Tous les personnages comptent

"Il faut être en empathie avec les personnages même si la bande dessinée, ce n’est pas de la psychologie. Il faut être acteur. Quand je dessine, on dirait un malade mental. Quand je travaillais dans le même atelier que Marjane [Satrapi, l’auteure de Persepolis, avec qui Winshluss a réalisé l’adaptation en dessin animé et Poulet aux prunes, ndlr], elle pensait que j’avais des tics. Elle a compris au bout d’un moment que j’étais juste en train de mimer, même involontairement, ce que j’étais en train de dessiner.
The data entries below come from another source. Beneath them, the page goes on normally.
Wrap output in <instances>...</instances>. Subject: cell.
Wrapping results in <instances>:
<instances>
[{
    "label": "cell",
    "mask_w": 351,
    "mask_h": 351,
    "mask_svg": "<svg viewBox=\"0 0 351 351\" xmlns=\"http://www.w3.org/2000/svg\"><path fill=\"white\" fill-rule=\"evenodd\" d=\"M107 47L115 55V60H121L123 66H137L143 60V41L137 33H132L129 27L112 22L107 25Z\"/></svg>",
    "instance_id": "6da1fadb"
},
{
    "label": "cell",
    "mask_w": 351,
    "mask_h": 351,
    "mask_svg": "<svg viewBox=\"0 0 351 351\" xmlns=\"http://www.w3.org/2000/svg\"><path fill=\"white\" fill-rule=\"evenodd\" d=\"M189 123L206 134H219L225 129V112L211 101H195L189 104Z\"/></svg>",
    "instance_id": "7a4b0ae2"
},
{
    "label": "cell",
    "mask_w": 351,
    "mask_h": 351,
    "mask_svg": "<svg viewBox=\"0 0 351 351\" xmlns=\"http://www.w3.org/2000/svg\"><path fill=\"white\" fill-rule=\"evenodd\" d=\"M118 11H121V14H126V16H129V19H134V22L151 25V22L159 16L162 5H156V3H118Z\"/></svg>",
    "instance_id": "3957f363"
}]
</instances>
Ce n’est même pas pour me regarder, mais pour jouer les personnages. En ce qui me concerne c’est la bonne méthode. Dans mon travail, les personnages secondaires n’existent pas. Chaque personnage m'imprègne. Comme Fabrice l’écureuil, à qui j’ai donné le nom d’un de mes copains. Je l’ai dessiné et j’ai trouvé amusante l’idée d’un écureuil dans un costume d’oiseau. J’ai construit l’histoire autour de cela. J’avais un vague pressentiment que ça pouvait donner quelque chose de bizarre. Et puis il y avait la volonté d’écrire une parabole sur la différence et la tolérance tout en indiquant que s’il a le droit d’être différent, il a aussi le droit d’être con." Dans la forêt sombre et mystérieuse, Winshluss, Gallimard, 160 pages, 18 euros.